NHS England has outlined plans and actions to support general practice and primary care networks this winter.
A letter from Dr Amanda Doyle, National Director, Primary Care and Community Services, sent to GP practices and primary care networks, highlights a series of actions to increase capacity outside of acute trusts, identify where resources are needed the most, scale additional roles in primary care and support greater flexibility for primary care networks.
The actions are inline with Dr Claire Fuller’s Next Steps for Integrating Primary Care, and include an Integrated Care Board (ICB) framework for supporting general practice, immediate changes to the Network Contract DES, and supporting the primary/secondary care interface.
The first action of the plan focuses on a framework for ICBs to determine where investment can be best targeted.
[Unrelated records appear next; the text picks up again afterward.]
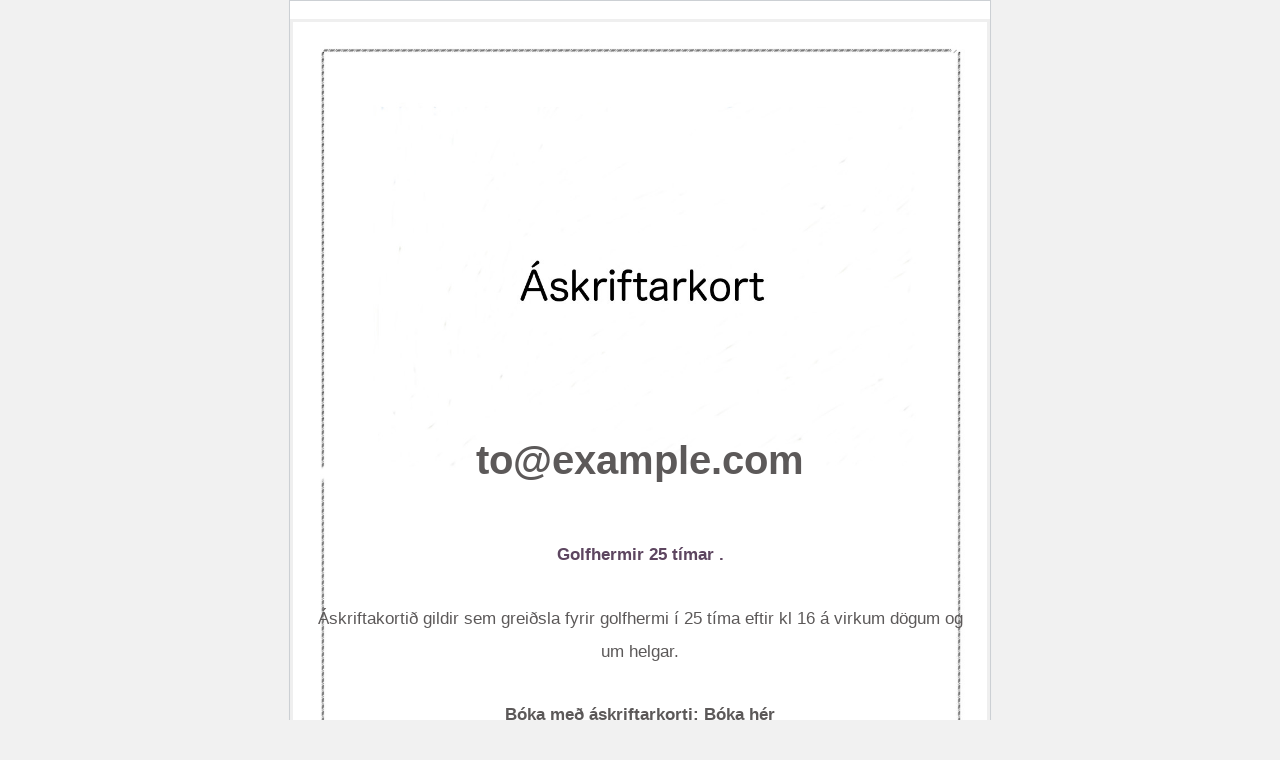

--- FILE ---
content_type: text/html; charset=UTF-8
request_url: https://boka.gagolf.is/?mwb_wgm_preview_email=mwb_wgm_preview_email&product_id=265&TB_iframe=true&width=630&height=500
body_size: 1998
content:
<style>table, th, tr, td {
						border: medium none;
					}
					table, th, tr, td {
						border: 0px !important;
					}
						#mwb_wgm_email {
					width: 630px !important;
				}
				</style><style></style><style>html,
		body {
			margin: 0 auto !important;
			padding: 0 !important;
			height: 100% !important;
			width: 100% !important;
		}

		/ What it does: Stops email clients resizing small text. /
		* {
			-ms-text-size-adjust: 100%;
			-webkit-text-size-adjust: 100%;
		}

		/ What is does: Centers email on Android 4.4 /
		div[style*="margin: 16px 0"] {
			margin:0 !important;
		}

		/ What it does: Stops Outlook from adding extra spacing to tables. /
		table,
		td{
			mso-table-lspace: 0pt !important;
			mso-table-rspace: 0pt !important;
		}

		/ What it does: Fixes webkit padding issue. Fix for Yahoo mail table alignment bug. Applies table-layout to the first 2 tables then removes for anything nested deeper. /
		table {
			border-spacing: 0 !important;
			border-collapse: collapse !important;
			table-layout: fixed !important;
			margin: 0 auto !important;
		}
		table table table {
			table-layout: auto; 
		}

		/ What it does: Uses a better rendering method when resizing images in IE. /
		img {
			-ms-interpolation-mode:bicubic;
		}

		/ What it does: A work-around for iOS meddling in triggered links. /
		.mobile-link--footer a,
		a[x-apple-data-detectors] {
			color:inherit !important;
			text-decoration: underline !important;
		}

		/ What it does: Prevents underlining the button text in Windows 10 /
		.button-link {
			text-decoration: none !important;
		}
.button-td,
		.button-a {
			transition: all 100ms ease-in;
		}
		.button-td:hover,
		.button-a:hover {
			background: #555555 !important;
			border-color: #555555 !important;
		}

		/ Media Queries /
		@media screen and (max-width: 500px) {

			.content_wrap{
				width: auto !important;
				display: block !important;
			}
			.img-wrap{
				margin-top: 0 !important;
			}

			.email-container {
				width: 100% !important;
				margin: auto !important;
			}

			/ What it does: Forces elements to resize to the full width of their container. Useful for resizing images beyond their max-width. /
			.fluid {
				max-width: 90% !important;
				height: auto !important;
				margin-left: auto !important;
				margin-right: auto !important;
			}

			/ What it does: Forces table cells into full-width rows. /
			.stack-column,
			.stack-column-center {
				display: block !important;
				width: 100% !important;
				max-width: 100% !important;
				direction: ltr !important;
			}
			/ And center justify these ones. /
			.stack-column-center {
				text-align: center !important;
			}

			/ What it does: Generic utility class for centering. Useful for images, buttons, and nested tables. /
			.center-on-narrow {
				text-align: center !important;
				display: block !important;
				margin-left: auto !important;
				margin-right: auto !important;
				float: none !important;
			}
			table.center-on-narrow {
				display: inline-block !important;
			}

			
		}</style>&nbsp;
<table class="email-container" style="margin: auto;" role="presentation" border="0" width="" cellspacing="0" cellpadding="0" align="center"><!--========================================= = content-btn-section = ==========================================-->
<tbody>
<tr>
<td>
<table width="100%" bgcolor="#efefef">
<tbody>
<tr>
<td style="color: #5c5959; font-size: 15px; text-align: center; position: relative;"><img src="https://boka.gagolf.is/wp-content/uploads/sites/145/2021/10/askrift-1240x1604-1.jpg" width="100%" />
<div class="content-wrap" style="position: absolute; top: 40%; left: 0; right: 0; ,margin: 0 auto; text-align: center; width: auto; padding: 24px;">
<p style="font-size: 40px; margin-bottom: 0px; text-align: center; font-weight: bold;">to@example.com</p>
&nbsp;
<p class="head-line" style="font-size: 17px; padding-top: 10px; padding-bottom: 10px; color: #5d4660; font-weight: bold;">Golfhermir 25 tímar .</p>
<p class="para" style="line-height: 33px; font-size: 17px; padding-bottom: 0px;">Áskriftakortið gildir sem greiðsla fyrir golfhermi í 25 tíma eftir kl 16 á virkum dögum og um helgar.</p>
&nbsp;
<div style="font-weight: bold; font-size: 17px;">

Bóka með áskriftarkorti:
<a style="color: #5c5959;" href="https://boka.gagolf.is">Bóka hér</a>
<br></br>
Númer:
xxxxxxxx

<br></br>
Gildistími:
17/01/2027

</div>
<p style="font-weight: bold; text-align: right;"></p>

</div></td>
</tr>
</tbody>
</table>
</td>
</tr>
<!--==== End of content-btn-section ====--></tbody>
</table>
&nbsp;<!DOCTYPE html>
<html lang="is">
<head>
	<meta http-equiv="Content-Type" content="text/html; charset=UTF-8" />
	<meta name="viewport" content="width=device-width, initial-scale=1.0">
		<meta name='robots' content='max-image-preview:large, noindex, follow' />
	<title>WordPress &rsaquo; Villa</title>
	<style type="text/css">
		html {
			background: #f1f1f1;
		}
		body {
			background: #fff;
			border: 1px solid #ccd0d4;
			color: #444;
			font-family: -apple-system, BlinkMacSystemFont, "Segoe UI", Roboto, Oxygen-Sans, Ubuntu, Cantarell, "Helvetica Neue", sans-serif;
			margin: 2em auto;
			padding: 1em 2em;
			max-width: 700px;
			-webkit-box-shadow: 0 1px 1px rgba(0, 0, 0, .04);
			box-shadow: 0 1px 1px rgba(0, 0, 0, .04);
		}
		h1 {
			border-bottom: 1px solid #dadada;
			clear: both;
			color: #666;
			font-size: 24px;
			margin: 30px 0 0 0;
			padding: 0;
			padding-bottom: 7px;
		}
		#error-page {
			margin-top: 50px;
		}
		#error-page p,
		#error-page .wp-die-message {
			font-size: 14px;
			line-height: 1.5;
			margin: 25px 0 20px;
		}
		#error-page code {
			font-family: Consolas, Monaco, monospace;
		}
		ul li {
			margin-bottom: 10px;
			font-size: 14px ;
		}
		a {
			color: #2271b1;
		}
		a:hover,
		a:active {
			color: #135e96;
		}
		a:focus {
			color: #043959;
			box-shadow: 0 0 0 2px #2271b1;
			outline: 2px solid transparent;
		}
		.button {
			background: #f3f5f6;
			border: 1px solid #016087;
			color: #016087;
			display: inline-block;
			text-decoration: none;
			font-size: 13px;
			line-height: 2;
			height: 28px;
			margin: 0;
			padding: 0 10px 1px;
			cursor: pointer;
			-webkit-border-radius: 3px;
			-webkit-appearance: none;
			border-radius: 3px;
			white-space: nowrap;
			-webkit-box-sizing: border-box;
			-moz-box-sizing:    border-box;
			box-sizing:         border-box;

			vertical-align: top;
		}

		.button.button-large {
			line-height: 2.30769231;
			min-height: 32px;
			padding: 0 12px;
		}

		.button:hover,
		.button:focus {
			background: #f1f1f1;
		}

		.button:focus {
			background: #f3f5f6;
			border-color: #007cba;
			-webkit-box-shadow: 0 0 0 1px #007cba;
			box-shadow: 0 0 0 1px #007cba;
			color: #016087;
			outline: 2px solid transparent;
			outline-offset: 0;
		}

		.button:active {
			background: #f3f5f6;
			border-color: #7e8993;
			-webkit-box-shadow: none;
			box-shadow: none;
		}

			</style>
</head>
<body id="error-page">
	<div class="wp-die-message"></div></body>
</html>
It covers areas for ICBs to ask, such as is cloud-based telephony in place, what is the functionality in use, and how many practices are using it.
Use of data for improvement is a key area of the framework, for ICBs to report on what business intelligence tools are in use, by how many practices and if it is being used to understand demand.
Operational efficiency comes into focus, to explore business functions such as document workflow and pathology results, and if this could be improved.
The framework then goes on to ask ICBs to understand if primary care networks have or do not have the interoperability capability to work and enable enhanced access, and to consider funding to support this.
Updating GP practice websites and patient communication is also a key line, referencing a recent guidance document, ‘creating a highly usable and accessible GP website for patients’. The guide details how GP websites could be developed to improve a user experience and improve the likelihood digital tools are used.
Specific questions are also being asked to the ICS to understand; how does the ICS support the spread and adoption of automating business functions, does the ICS plan to support further automation of practice functions, do practices have effective systems in place for care navigation, what support does the ICS provide to monitor and support this to ensure it is safe and effective, and how many practices and primary care networks use a system of clinical triage for appointment requests.
One area to support the actions, the document introduces further flexibility to the Additional Roles Reimbursement Scheme, including the addition of a GP assistant role to help reduce administrative burden for GP teams, and a digital and transformation lead role.
The digital and transformation lead will be funded to support the adoption and optimisation of tech, capped at one role per primary care network. The role will lead improvement, collaboration, clinically led innovation, understanding the use of data, and to improve a primary care network’s digital maturity.